Data records:
──────────────────────────────
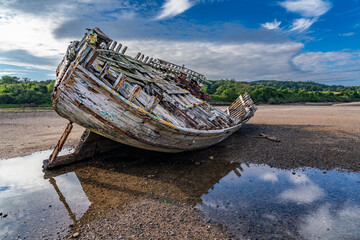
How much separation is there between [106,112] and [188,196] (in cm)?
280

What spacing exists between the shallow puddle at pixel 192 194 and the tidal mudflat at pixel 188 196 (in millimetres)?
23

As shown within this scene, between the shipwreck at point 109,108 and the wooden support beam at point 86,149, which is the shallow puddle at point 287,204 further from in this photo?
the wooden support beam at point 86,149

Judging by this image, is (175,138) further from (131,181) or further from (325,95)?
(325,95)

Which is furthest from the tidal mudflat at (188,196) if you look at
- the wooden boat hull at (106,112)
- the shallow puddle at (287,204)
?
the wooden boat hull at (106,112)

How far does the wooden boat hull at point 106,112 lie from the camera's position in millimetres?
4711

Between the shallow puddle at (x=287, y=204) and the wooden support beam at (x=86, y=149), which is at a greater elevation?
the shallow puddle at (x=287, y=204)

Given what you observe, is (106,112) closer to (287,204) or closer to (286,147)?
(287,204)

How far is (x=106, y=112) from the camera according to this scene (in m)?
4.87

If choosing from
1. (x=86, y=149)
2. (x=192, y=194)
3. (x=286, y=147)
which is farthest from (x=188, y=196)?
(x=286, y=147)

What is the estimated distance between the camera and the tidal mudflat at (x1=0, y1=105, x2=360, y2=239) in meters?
──────────────────────────────
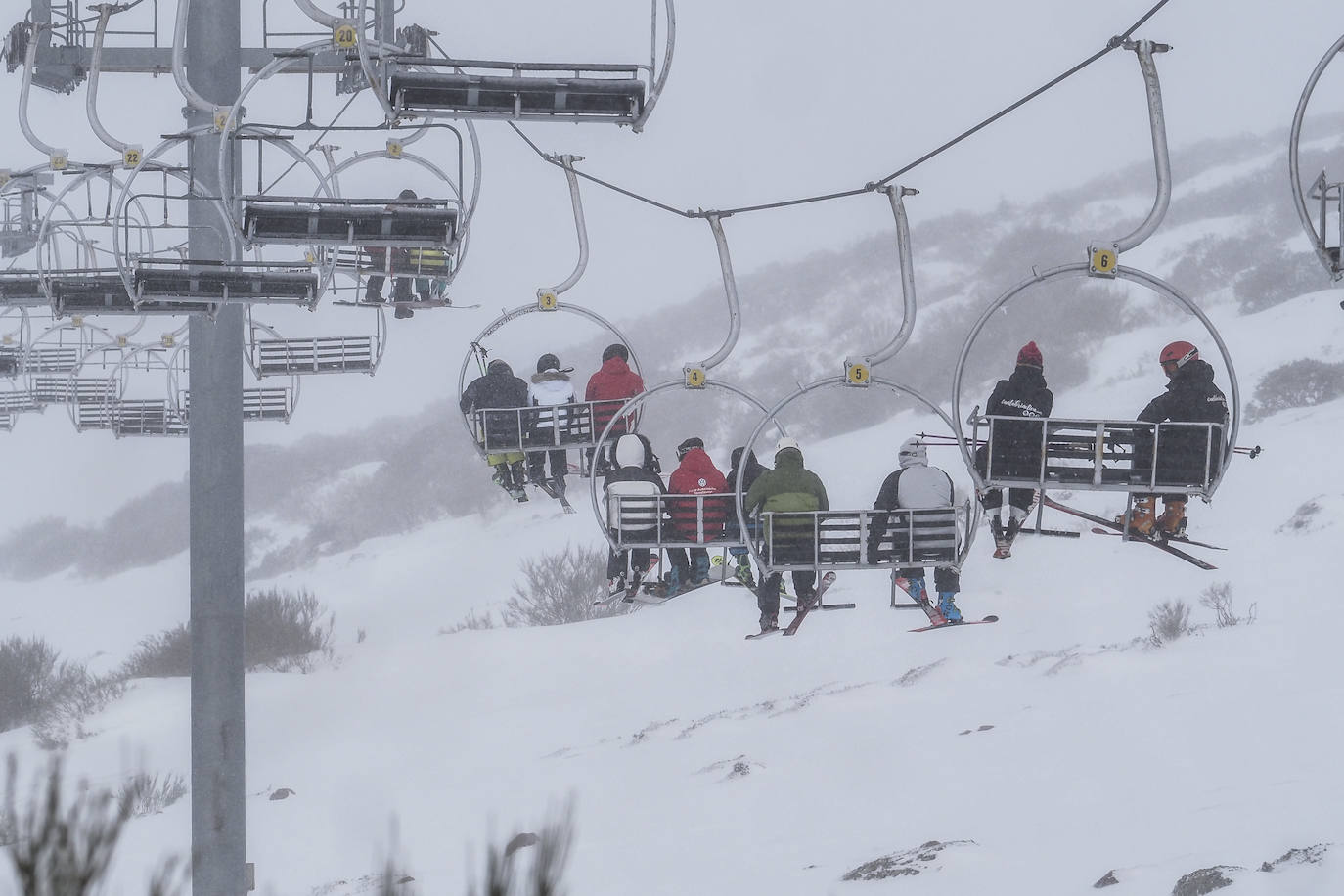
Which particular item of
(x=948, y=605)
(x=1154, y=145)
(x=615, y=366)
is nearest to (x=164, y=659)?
──────────────────────────────
▸ **THE EXERCISE**
Which lines in the data contain the word "millimetres"? Copy each of them in full.

▸ **TASK OUTPUT**
What spacing exists between the shallow puddle at pixel 192 194 and the tidal mudflat at pixel 188 196 (in millimetres)?
How far does the wooden boat hull at point 106,112 lie from the camera's position in millimetres?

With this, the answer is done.